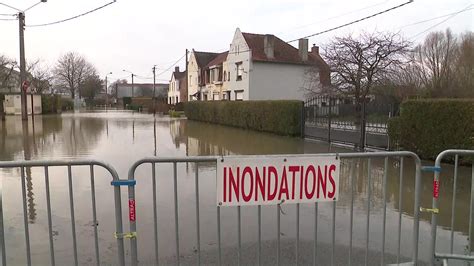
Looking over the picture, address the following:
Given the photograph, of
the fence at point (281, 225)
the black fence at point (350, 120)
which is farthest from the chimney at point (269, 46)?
the fence at point (281, 225)

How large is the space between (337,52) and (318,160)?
62.1 feet

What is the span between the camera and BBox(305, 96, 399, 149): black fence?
12.3 metres

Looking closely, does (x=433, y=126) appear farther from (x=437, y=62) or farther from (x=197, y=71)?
(x=197, y=71)

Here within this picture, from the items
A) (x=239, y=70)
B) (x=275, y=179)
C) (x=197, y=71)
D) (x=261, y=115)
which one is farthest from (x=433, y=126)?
(x=197, y=71)

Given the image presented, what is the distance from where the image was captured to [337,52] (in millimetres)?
21172

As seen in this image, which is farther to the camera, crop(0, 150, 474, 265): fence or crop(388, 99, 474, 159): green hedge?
crop(388, 99, 474, 159): green hedge

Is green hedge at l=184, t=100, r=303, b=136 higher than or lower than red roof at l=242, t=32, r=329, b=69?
lower

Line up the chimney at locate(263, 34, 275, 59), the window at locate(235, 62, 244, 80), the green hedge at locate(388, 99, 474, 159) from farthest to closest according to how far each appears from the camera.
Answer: the window at locate(235, 62, 244, 80)
the chimney at locate(263, 34, 275, 59)
the green hedge at locate(388, 99, 474, 159)

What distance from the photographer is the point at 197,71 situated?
49.9 metres

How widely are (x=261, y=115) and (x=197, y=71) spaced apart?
31.7m

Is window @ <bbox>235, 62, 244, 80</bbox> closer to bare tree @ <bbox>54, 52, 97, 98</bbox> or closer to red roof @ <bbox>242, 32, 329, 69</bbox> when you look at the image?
red roof @ <bbox>242, 32, 329, 69</bbox>

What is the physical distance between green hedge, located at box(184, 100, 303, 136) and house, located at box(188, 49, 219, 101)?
2008cm

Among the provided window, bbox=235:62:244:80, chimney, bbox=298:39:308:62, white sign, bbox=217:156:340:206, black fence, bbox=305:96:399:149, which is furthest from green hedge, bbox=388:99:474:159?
window, bbox=235:62:244:80

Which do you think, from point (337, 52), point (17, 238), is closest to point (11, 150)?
point (17, 238)
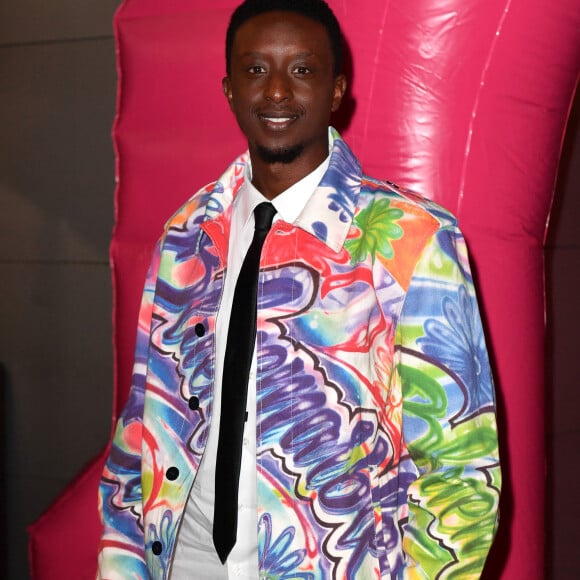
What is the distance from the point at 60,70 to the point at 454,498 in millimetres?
1755

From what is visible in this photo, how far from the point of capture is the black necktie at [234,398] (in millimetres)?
1061

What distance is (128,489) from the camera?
1.26 metres

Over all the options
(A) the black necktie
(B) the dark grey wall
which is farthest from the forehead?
(B) the dark grey wall

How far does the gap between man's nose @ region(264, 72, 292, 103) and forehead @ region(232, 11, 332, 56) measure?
0.13 feet

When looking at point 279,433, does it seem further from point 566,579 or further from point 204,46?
point 566,579

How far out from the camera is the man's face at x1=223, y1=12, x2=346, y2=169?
3.63ft

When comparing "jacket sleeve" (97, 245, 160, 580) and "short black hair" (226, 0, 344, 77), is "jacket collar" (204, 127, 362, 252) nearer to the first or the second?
"short black hair" (226, 0, 344, 77)

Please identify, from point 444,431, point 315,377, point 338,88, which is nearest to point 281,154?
point 338,88

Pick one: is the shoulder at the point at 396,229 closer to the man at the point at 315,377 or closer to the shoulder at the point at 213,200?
the man at the point at 315,377

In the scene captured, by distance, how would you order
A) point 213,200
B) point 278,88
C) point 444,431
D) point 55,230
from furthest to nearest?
point 55,230 → point 213,200 → point 278,88 → point 444,431

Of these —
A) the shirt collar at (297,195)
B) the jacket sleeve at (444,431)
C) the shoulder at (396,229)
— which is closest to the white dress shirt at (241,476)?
the shirt collar at (297,195)

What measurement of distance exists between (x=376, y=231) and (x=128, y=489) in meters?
0.57

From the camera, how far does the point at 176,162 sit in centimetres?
157

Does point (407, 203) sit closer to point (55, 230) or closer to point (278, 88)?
point (278, 88)
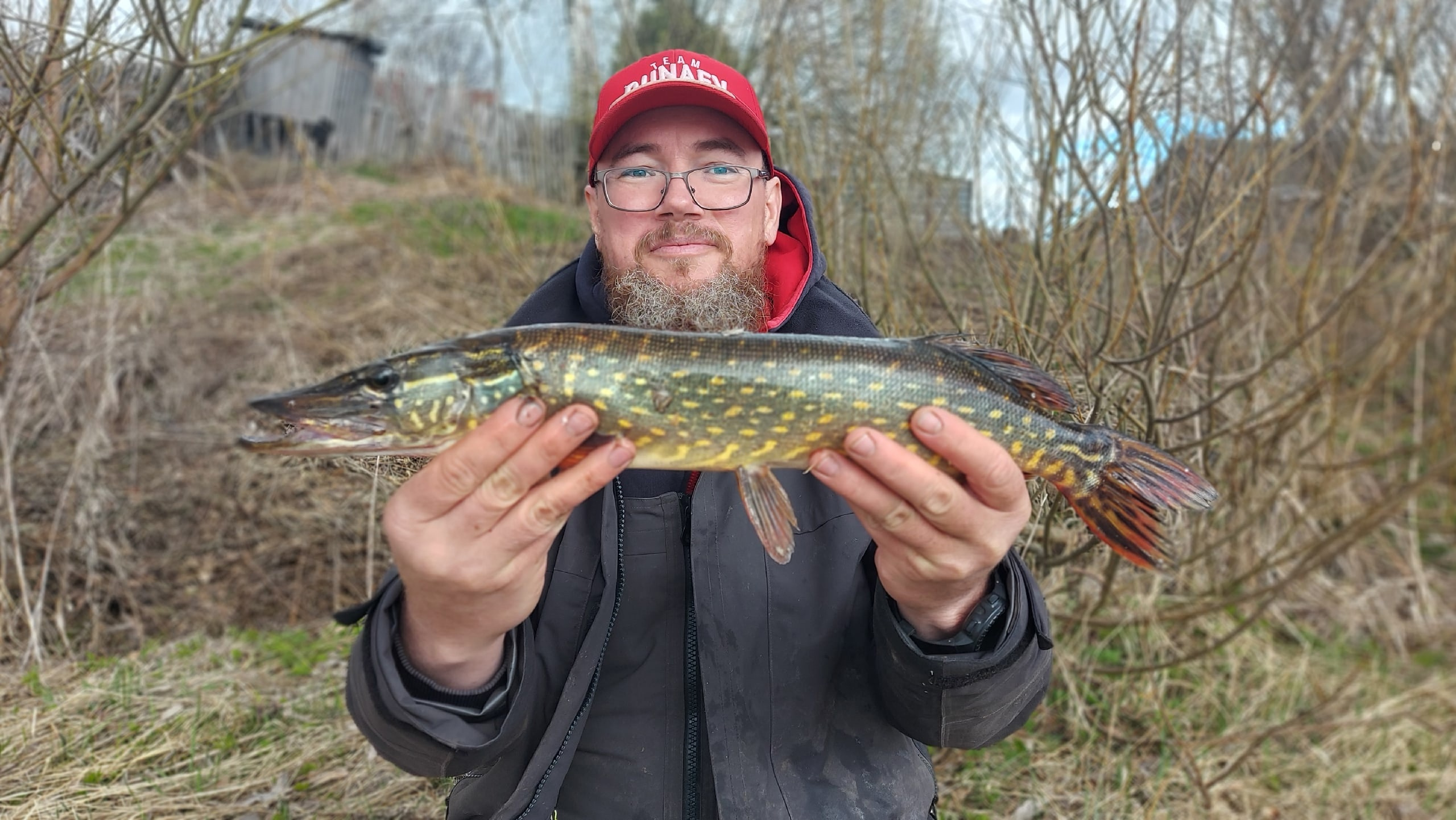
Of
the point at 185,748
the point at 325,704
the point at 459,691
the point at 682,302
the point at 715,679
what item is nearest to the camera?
the point at 459,691

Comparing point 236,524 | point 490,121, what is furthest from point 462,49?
point 236,524

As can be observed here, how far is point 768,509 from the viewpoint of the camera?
1952mm

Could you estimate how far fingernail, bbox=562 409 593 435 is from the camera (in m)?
1.70

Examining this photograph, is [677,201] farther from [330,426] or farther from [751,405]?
[330,426]

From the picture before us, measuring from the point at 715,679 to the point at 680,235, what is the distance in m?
1.32

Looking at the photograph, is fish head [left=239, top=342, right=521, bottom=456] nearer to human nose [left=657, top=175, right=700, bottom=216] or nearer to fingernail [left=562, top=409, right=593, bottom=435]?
fingernail [left=562, top=409, right=593, bottom=435]

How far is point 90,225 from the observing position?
12.4ft

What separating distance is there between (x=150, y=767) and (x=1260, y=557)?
526 cm

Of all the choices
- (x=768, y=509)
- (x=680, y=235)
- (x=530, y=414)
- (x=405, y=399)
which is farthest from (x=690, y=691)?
(x=680, y=235)

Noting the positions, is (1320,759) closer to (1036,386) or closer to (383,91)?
(1036,386)

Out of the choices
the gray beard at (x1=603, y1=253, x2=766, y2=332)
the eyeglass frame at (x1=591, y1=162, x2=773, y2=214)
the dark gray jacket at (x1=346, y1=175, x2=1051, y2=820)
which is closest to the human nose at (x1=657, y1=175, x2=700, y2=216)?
the eyeglass frame at (x1=591, y1=162, x2=773, y2=214)

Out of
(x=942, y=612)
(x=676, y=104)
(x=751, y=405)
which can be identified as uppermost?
(x=676, y=104)

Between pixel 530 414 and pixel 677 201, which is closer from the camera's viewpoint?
pixel 530 414

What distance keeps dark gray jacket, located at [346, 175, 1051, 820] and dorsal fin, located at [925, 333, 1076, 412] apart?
1.28 ft
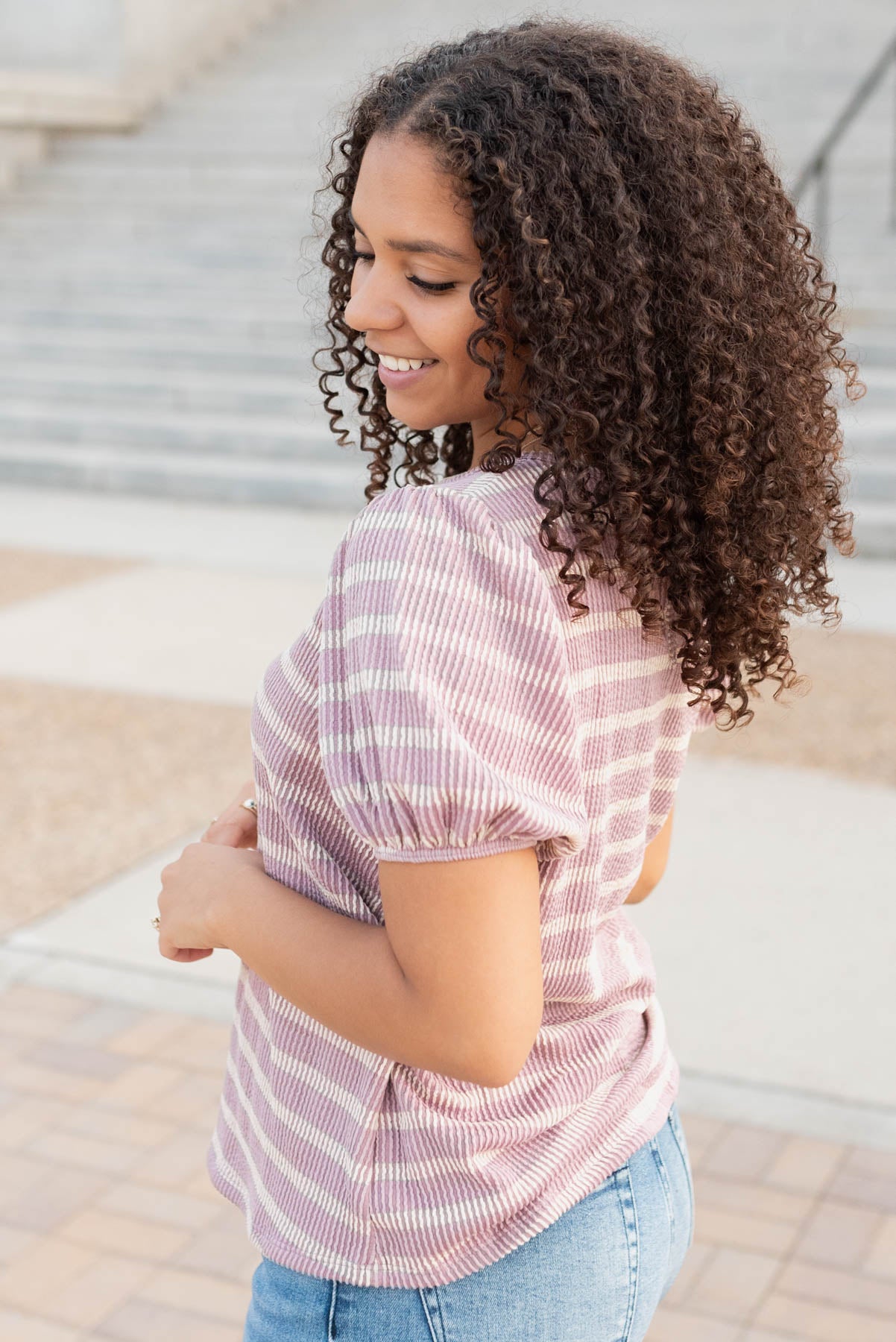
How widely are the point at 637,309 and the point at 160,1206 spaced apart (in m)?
2.09

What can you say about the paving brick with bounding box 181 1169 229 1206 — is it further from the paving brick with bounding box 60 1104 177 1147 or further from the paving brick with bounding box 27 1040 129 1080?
the paving brick with bounding box 27 1040 129 1080

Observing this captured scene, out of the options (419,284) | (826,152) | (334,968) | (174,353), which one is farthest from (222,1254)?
(174,353)

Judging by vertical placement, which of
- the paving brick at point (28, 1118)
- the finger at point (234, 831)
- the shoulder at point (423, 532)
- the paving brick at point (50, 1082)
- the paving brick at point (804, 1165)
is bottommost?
the paving brick at point (50, 1082)

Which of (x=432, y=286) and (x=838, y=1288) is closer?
(x=432, y=286)

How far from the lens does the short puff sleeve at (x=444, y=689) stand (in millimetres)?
1009

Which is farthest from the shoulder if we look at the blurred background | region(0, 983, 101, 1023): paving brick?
region(0, 983, 101, 1023): paving brick

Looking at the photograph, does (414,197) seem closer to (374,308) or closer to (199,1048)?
(374,308)

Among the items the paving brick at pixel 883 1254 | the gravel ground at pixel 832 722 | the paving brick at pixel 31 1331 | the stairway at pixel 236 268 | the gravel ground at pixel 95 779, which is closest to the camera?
the paving brick at pixel 31 1331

_GIVEN INSTRUCTION_
Rewrite the lines above as a numbered list, skipping any blank lines. Leave the pictures out of your answer.

_WRITTEN REPLY_
1. Looking over the picture, address the following:
2. Given the photograph, of
3. the fence at point (281, 225)
4. the black fence at point (350, 120)
5. which is farthest from the chimney at point (269, 46)?
6. the fence at point (281, 225)
7. How large is the space between (337,52) and (318,160)?
8. 62.1 feet
9. What is the span between the camera and BBox(305, 96, 399, 149): black fence?
10. 12.3 metres
11. Looking closely, does (x=433, y=126) appear farther from (x=437, y=62) or farther from (x=197, y=71)?
12. (x=197, y=71)
13. Here within this picture, from the items
14. A) (x=239, y=70)
15. B) (x=275, y=179)
16. C) (x=197, y=71)
17. D) (x=261, y=115)
18. which one is farthest from (x=433, y=126)?
19. (x=197, y=71)
20. Given the image presented, what is the distance from where the image was captured to [337,52] (in millimetres)?
21. 21172
22. As seen in this image, which is farther to the camera, crop(0, 150, 474, 265): fence or crop(388, 99, 474, 159): green hedge?
23. crop(388, 99, 474, 159): green hedge
24. Is green hedge at l=184, t=100, r=303, b=136 higher than or lower than red roof at l=242, t=32, r=329, b=69?
25. lower
26. Line up the chimney at locate(263, 34, 275, 59), the window at locate(235, 62, 244, 80), the green hedge at locate(388, 99, 474, 159) from farthest to closest according to how far each appears from the camera.
27. Answer: the window at locate(235, 62, 244, 80)
28. the chimney at locate(263, 34, 275, 59)
29. the green hedge at locate(388, 99, 474, 159)
30. What distance from the photographer is the point at 197,71 situated?
31. 49.9 metres
32. How widely are (x=261, y=115) and (x=197, y=71) spaced apart?
33. 31.7m
34. Is window @ <bbox>235, 62, 244, 80</bbox> closer to bare tree @ <bbox>54, 52, 97, 98</bbox> or closer to red roof @ <bbox>242, 32, 329, 69</bbox> when you look at the image?
35. red roof @ <bbox>242, 32, 329, 69</bbox>
36. What is the physical distance between green hedge, located at box(184, 100, 303, 136) and house, located at box(188, 49, 219, 101)?
37. 2008cm
38. Among the provided window, bbox=235:62:244:80, chimney, bbox=298:39:308:62, white sign, bbox=217:156:340:206, black fence, bbox=305:96:399:149, which is furthest from green hedge, bbox=388:99:474:159?
39. window, bbox=235:62:244:80
40. Which do you think, from point (337, 52), point (17, 238), is closest to point (11, 150)?
41. point (17, 238)
42. What is the distance from the point at 60,70 to the point at 454,498 in millimetres?
43. 1755
44. From what is visible in this photo, how far from the point of capture is the black necktie at [234,398] (in millimetres)?
45. 1061
46. What distance is (128,489) from the camera?
47. 1.26 metres
48. Over all the options
49. (A) the black necktie
50. (B) the dark grey wall
51. which is farthest from the forehead?
52. (B) the dark grey wall
53. How far does the gap between man's nose @ region(264, 72, 292, 103) and forehead @ region(232, 11, 332, 56) measure?
54. 0.13 feet
55. When looking at point 279,433, does it seem further from point 566,579 or further from point 204,46?
56. point 566,579
57. How far out from the camera is the man's face at x1=223, y1=12, x2=346, y2=169?
58. 3.63ft
59. When comparing "jacket sleeve" (97, 245, 160, 580) and "short black hair" (226, 0, 344, 77), is "jacket collar" (204, 127, 362, 252) nearer to the first or the second?
60. "short black hair" (226, 0, 344, 77)
61. Please identify, from point 444,431, point 315,377, point 338,88, which is nearest to point 281,154?
62. point 338,88
63. Pick one: is the shoulder at the point at 396,229 closer to the man at the point at 315,377 or closer to the shoulder at the point at 213,200?
64. the man at the point at 315,377
65. In the scene captured, by distance, how would you order
66. A) point 213,200
67. B) point 278,88
68. C) point 444,431
69. D) point 55,230
70. from furthest to nearest?
71. point 55,230 → point 213,200 → point 278,88 → point 444,431
72. Of these —
73. A) the shirt collar at (297,195)
74. B) the jacket sleeve at (444,431)
75. C) the shoulder at (396,229)
76. — which is closest to the white dress shirt at (241,476)?
77. the shirt collar at (297,195)
78. What measurement of distance exists between (x=376, y=231) and (x=128, y=489) in meters?
79. 0.57
80. From the camera, how far does the point at 176,162 sit in centimetres?
81. 157
82. Does point (407, 203) sit closer to point (55, 230) or closer to point (278, 88)?
83. point (278, 88)
84. Of
85. the point at 185,748
86. the point at 325,704
87. the point at 459,691
88. the point at 682,302
89. the point at 715,679
90. what item is nearest to the camera?
91. the point at 459,691
92. Comparing point 236,524 | point 490,121, what is furthest from point 462,49?
93. point 236,524
94. As can be observed here, how far is point 768,509 from the viewpoint of the camera?
95. 1952mm
96. Could you estimate how far fingernail, bbox=562 409 593 435 is from the camera (in m)?
97. 1.70
98. Examining this photograph, is [677,201] farther from [330,426] or farther from [751,405]?
99. [330,426]
100. From the picture before us, measuring from the point at 715,679 to the point at 680,235, what is the distance in m?
101. 1.32
102. Looking at the photograph, is fish head [left=239, top=342, right=521, bottom=456] nearer to human nose [left=657, top=175, right=700, bottom=216] or nearer to fingernail [left=562, top=409, right=593, bottom=435]?
103. fingernail [left=562, top=409, right=593, bottom=435]
104. How far is point 90,225 from the observing position?
105. 12.4ft
106. What separating distance is there between (x=150, y=767) and (x=1260, y=557)?
107. 526 cm
108. Of all the choices
109. - (x=768, y=509)
110. - (x=680, y=235)
111. - (x=530, y=414)
112. - (x=405, y=399)
113. which is farthest from (x=690, y=691)?
114. (x=680, y=235)
115. Noting the positions, is (1320,759) closer to (1036,386) or closer to (383,91)?
116. (1036,386)
117. Out of the choices
118. the gray beard at (x1=603, y1=253, x2=766, y2=332)
119. the eyeglass frame at (x1=591, y1=162, x2=773, y2=214)
120. the dark gray jacket at (x1=346, y1=175, x2=1051, y2=820)
121. which is closest to the human nose at (x1=657, y1=175, x2=700, y2=216)?
122. the eyeglass frame at (x1=591, y1=162, x2=773, y2=214)
123. Out of
124. (x=942, y=612)
125. (x=676, y=104)
126. (x=751, y=405)
127. which can be identified as uppermost?
128. (x=676, y=104)
129. Between pixel 530 414 and pixel 677 201, which is closer from the camera's viewpoint?
130. pixel 530 414
131. What distance keeps dark gray jacket, located at [346, 175, 1051, 820] and dorsal fin, located at [925, 333, 1076, 412] apart?
132. 1.28 ft
133. How widely are the point at 637,309 and the point at 160,1206 spaced apart (in m)?
134. 2.09
135. What can you say about the paving brick with bounding box 181 1169 229 1206 — is it further from the paving brick with bounding box 60 1104 177 1147 or further from the paving brick with bounding box 27 1040 129 1080?
136. the paving brick with bounding box 27 1040 129 1080
137. Observing this captured scene, out of the options (419,284) | (826,152) | (334,968) | (174,353), which one is farthest from (222,1254)?
138. (174,353)
139. Judging by vertical placement, which of
140. - the paving brick at point (28, 1118)
141. - the finger at point (234, 831)
142. - the shoulder at point (423, 532)
143. - the paving brick at point (50, 1082)
144. - the paving brick at point (804, 1165)
145. is bottommost?
146. the paving brick at point (50, 1082)
147. Which of (x=432, y=286) and (x=838, y=1288) is closer?
148. (x=432, y=286)
149. How far from the lens does the short puff sleeve at (x=444, y=689) stand (in millimetres)?
150. 1009
151. Which is farthest from the shoulder if we look at the blurred background | region(0, 983, 101, 1023): paving brick?
152. region(0, 983, 101, 1023): paving brick
153. Looking at the photograph, does (414,197) seem closer to (374,308) or closer to (199,1048)?
154. (374,308)
155. Among the items the paving brick at pixel 883 1254 | the gravel ground at pixel 832 722 | the paving brick at pixel 31 1331 | the stairway at pixel 236 268 | the gravel ground at pixel 95 779, which is closest to the camera?
156. the paving brick at pixel 31 1331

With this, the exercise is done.